Гуманистическая направленность педагогического наследия Л. Н. Толстого



Скачать 27,94 Kb.
страница1/2
Дата06.02.2018
Размер27,94 Kb.
#62731
  1   2
Связанные:
ЗЕМШ статья на конференцию о Л.Н. Толстом


Земш Марина Борисовна, г. Орехово-Зуево, Россия

Гуманистическая направленность педагогического наследия Л.Н. Толстого

Имя великого русского писателя Льва Николаевича Толстого в истории отечественного и мирового образования по праву связано с педагогикой гуманизма. Педагогическое наследие Л. Н. Толстого, оставленное потомкам, представляет собой целостную концепцию воспитания и формирования личности, построенную на основах этики гуманизма.

В философско-этических воззрениях великого гуманиста Л.Н. Толстого заложен глубокий социально-педагогический смысл. Раскрывая сущность и назначение воспитания в человеческом обществе, Л.Н. Толстой вскрывает одно из извечных, мучительных противоречий социальной педагогики – проблему утраты осознаваемой, социально-ценностной цели воспитания, он говорит о потере ценностных ориентиров, без которых народы и государства обречены. Первым парвилом для спасения русских людей Л.Н. Тостой считает подготовку человека к «доброй жизни». Так в статье «Первое правило» он размышляет следующим образом: «Правильная последовательность приобретения добрых качеств есть необходимое условие движения доброй жизни и потому всегда всеми учителями человечества предписывалась людям известная, неизменная последовательность приобретения добрых качеств. Во всех нравственных учениях устанавливается та лестница, которая, как говорит китайская мудрость, стоит от земли до неба, и на которую восхождение не может происходить иначе, как с низшей ступени. Как в учениях браминов, буддистов, конфуцианцев, так и в учении мудрецов Греции, устанавливаются ступени добродетелей, и высшая не может быть достигнута без того, чтобы не была усвоена низшая. Все нравственные учители человечества, как религиозные, так и нерелигиозные, признавали необходимость определенной последовательности в приобретении добродетелей, нужных для доброй жизни; необходимость эта вытекает и из самой сущности дела, и потому, казалось бы, должна бы быть признаваема всеми людьми.

Но удивительное дело! Сознание необходимой последовательности качеств и действий, существенных для доброй жизни, как будто утрачивается всё более и более и остается только в среде аскетической, монашествующей. В среде же светских людей предполагается и признается возможность приобретения высших свойств доброй жизни но только при отсутствии низших добрых качеств, обусловливающих высшие, но и при самом широком развитии пороков; вследствие чего и представление о том, в чем состоит добрая жизнь, доходит в наше время в среде большинства светских люден до величайшей путаницы. Утрачено представление о том, что есть добрая жизнь. Заблуждение в том, что люди, предаваясь своим похотям, считая эту похотливую жизнь хорошею, могут при этом вести добрую, полезную, справедливую, любовную жизнь, так удивительно, что люди последующих поколений, я думаю, прямо не будут понимать, что именно разумели люди нашего времени под словами "добрая жизнь", когда они говорили, что обжоры, изнеженные, похотливые ведут добрую жизнь. В самом деле, стоит только на время отрешиться от привычного взгляда на нашу жизнь и посмотреть на нее -- не говорю с точки зрения христианской -- но с точки зрения языческой, с точки зрения самых низших требовании справедливости, чтобы убедиться, что здесь не может быть и речи ни о какой доброй жизни.» [7]

Многолетние размышления и опыт Л.Н. Толстого, направленный на поиск путей достижения «доброй жизни» как цели общественнного и семейного воспитания, дали базис для развития системы гуманистического воспитания, где стержнем является пример положительной, честной и доброй жизни взрослого.

* [ИСХОДНЫЕ ДАННЫЕ]:
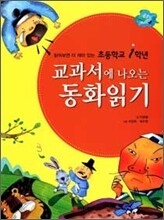 초등학교 1학년 교과서에 나오는 동화읽기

* [ЗАДАНИЯ К УПРАЖНЕНИЮ]:
1. Переведите на английский предложение из статьи о педагогике Толстого: «Утрачено представление о том, что есть добрая жизнь».
2. Перепечатайте отрывок из статьи о педагогике Толстого. Начните со слов «Имя великого русского», остановитесь после слов «основах этики гуманизма.».
3. Соответствуют ли статье о педагогике Толстого следующие утверждения? (a) Согласно цитате, сознание необходимой последовательности качеств сохраняется только в аскетической, монашествующей среде. (b) Автор статьи указан как житель Москвы. (c) В цитате утверждается, что высшей ступени добродетели можно достичь, не усвоив низшую. На каждое ответьте «да» или «нет» и приведите решающие слова текста.

* [ОТВЕТЫ]:
1. The notion of what a good life is has been lost.

2.
Имя великого русского писателя Льва Николаевича Толстого в истории отечественного и мирового образования по праву связано с педагогикой гуманизма. Педагогическое наследие Л. Н. Толстого, оставленное потомкам, представляет собой целостную концепцию воспитания и формирования личности, построенную на основах этики гуманизма.

3.
(a) Да: «остается только в среде аскетической, монашествующей».
(b) Нет: «г. Орехово-Зуево, Россия».
(c) Нет: «высшая не может быть достигнута без того, чтобы не была усвоена низшая».